Series creator Ed Gardner became a household figure in the person of a malaproprial New York bartender, but “Archie” was merely the surface of a very deep vein of talent running through his creator. If there was ever a quintessential New York hustler, it was Ed Gardner.
He was born Friedrich Poggenburg Jr., was known to his friends as Eddie, and known to his closest friends as Poggy. By whatever names he was known, he was born in a walkup apartment over a butcher shop in Astoria, Long Island in 1901. Like many working-class families in turn-of-the-century America, the Poggenburgs believed in education only up to a point. Young Eddie dropped out of high school after two years to see what sort of a mark he could make in the working world. He had learned piano as a child, and this talent earned him a spot entertaining the patrons at a neighborhood saloon…until the onset of Prohibition dried up both the saloon and the piano-playing career. From then on, Eddie Poggenburg figured he’d better be prepared to hustle his way through life.
And he was well equipped to do that. He was a tall, lanky boy with a mile-a-minute mouth, a high tolerance for what passed at the time for liquor, and a sharp eye for the fast chance. At turns he was a railroad dispatcher, a stenographer, and a promoter of various gimmicks and deals. He sold everything from pianos to typewriters to paint, always managing to make a buck when he needed it, but never quite enough money to move on to something more stable. In 1929, however, things changed. That was the year Eddie met, wooed, and wed a rising young actress named Shirley Booth — a mischievous-looking young woman then climbing up the ladder of summer stock in hopes of crashing Broadway. Show business seemed like just the thing for a young man with a slick line of patter and a way with people, but “Poggenburg” wouldn’t look very impressive on the stationery. Eddie Poggenburg stayed in Astoria, while Ed Gardner headed for the main stem.
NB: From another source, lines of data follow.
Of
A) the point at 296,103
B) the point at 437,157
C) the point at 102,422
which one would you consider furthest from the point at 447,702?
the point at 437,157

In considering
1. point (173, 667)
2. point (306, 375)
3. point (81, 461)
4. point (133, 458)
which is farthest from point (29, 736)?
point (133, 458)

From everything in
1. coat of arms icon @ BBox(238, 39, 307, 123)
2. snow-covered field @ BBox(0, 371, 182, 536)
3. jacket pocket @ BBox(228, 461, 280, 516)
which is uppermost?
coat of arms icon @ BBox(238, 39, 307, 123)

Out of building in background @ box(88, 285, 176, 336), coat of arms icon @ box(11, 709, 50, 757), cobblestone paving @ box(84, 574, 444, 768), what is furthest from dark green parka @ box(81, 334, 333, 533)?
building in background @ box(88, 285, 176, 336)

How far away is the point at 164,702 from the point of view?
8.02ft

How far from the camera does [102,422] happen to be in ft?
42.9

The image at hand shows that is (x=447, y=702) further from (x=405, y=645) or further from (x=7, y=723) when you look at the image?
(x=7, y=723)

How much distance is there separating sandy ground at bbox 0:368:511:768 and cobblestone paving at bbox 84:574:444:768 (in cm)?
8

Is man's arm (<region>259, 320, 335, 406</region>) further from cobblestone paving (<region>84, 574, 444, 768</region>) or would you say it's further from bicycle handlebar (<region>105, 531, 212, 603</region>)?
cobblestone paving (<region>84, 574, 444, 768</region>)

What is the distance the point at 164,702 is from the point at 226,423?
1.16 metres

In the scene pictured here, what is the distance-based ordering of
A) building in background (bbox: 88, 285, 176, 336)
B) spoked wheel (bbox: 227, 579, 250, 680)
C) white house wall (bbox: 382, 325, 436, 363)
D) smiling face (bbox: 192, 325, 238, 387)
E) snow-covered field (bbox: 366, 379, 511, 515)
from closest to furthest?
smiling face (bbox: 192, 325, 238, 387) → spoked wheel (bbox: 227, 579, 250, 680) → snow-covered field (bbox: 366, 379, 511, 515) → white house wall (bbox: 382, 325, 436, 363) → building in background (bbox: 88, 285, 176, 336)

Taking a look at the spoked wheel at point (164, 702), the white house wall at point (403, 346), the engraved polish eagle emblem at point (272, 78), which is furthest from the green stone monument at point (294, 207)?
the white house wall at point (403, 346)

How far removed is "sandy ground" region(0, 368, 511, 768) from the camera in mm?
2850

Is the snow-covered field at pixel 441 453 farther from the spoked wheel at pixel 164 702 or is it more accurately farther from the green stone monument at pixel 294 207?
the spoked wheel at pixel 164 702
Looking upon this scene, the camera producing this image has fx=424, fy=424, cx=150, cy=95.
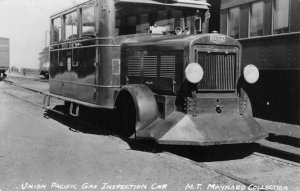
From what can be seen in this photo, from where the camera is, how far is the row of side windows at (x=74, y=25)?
8.16 metres

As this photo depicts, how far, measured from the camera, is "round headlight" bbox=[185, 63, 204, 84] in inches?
236

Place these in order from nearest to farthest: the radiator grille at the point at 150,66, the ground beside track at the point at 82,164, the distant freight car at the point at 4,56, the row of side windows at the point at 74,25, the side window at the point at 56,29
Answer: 1. the ground beside track at the point at 82,164
2. the radiator grille at the point at 150,66
3. the row of side windows at the point at 74,25
4. the side window at the point at 56,29
5. the distant freight car at the point at 4,56

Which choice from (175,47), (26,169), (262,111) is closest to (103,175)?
(26,169)

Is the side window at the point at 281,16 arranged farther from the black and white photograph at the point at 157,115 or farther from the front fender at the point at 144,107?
the front fender at the point at 144,107

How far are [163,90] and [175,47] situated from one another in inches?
28.8

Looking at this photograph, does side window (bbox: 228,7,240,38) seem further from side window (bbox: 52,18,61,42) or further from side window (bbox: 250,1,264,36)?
side window (bbox: 52,18,61,42)

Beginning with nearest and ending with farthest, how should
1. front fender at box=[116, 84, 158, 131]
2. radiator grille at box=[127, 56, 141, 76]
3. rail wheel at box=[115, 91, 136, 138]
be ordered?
front fender at box=[116, 84, 158, 131], rail wheel at box=[115, 91, 136, 138], radiator grille at box=[127, 56, 141, 76]

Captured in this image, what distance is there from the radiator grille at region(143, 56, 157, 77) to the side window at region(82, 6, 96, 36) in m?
1.47

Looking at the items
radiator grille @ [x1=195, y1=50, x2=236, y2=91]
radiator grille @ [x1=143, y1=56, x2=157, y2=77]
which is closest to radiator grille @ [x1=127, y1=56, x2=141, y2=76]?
radiator grille @ [x1=143, y1=56, x2=157, y2=77]

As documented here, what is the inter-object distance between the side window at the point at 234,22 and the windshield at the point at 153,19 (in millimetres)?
4085

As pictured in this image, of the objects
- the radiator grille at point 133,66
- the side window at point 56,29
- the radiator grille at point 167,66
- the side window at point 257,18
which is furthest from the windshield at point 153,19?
the side window at point 257,18

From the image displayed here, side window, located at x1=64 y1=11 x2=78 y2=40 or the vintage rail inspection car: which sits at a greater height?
side window, located at x1=64 y1=11 x2=78 y2=40

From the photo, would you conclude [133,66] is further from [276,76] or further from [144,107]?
[276,76]

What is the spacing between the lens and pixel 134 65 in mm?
7395
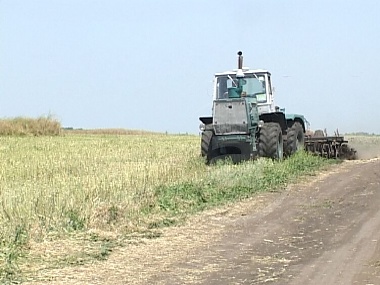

As befit his talents, the newly-rechristened Gardner soon landed a job as a theatrical publicist. After soaking up as much as he could about the inner workings of show business, he brashly moved ahead and became a producer himself — packaging his wife as the star of a pair of short-run stage comedies. He made no money from either show, but his promotional talent drew the attention of the J. Walter Thompson advertising agency. In 1935, Thompson sent their new recruit to learn the ropes of radio production at CBS.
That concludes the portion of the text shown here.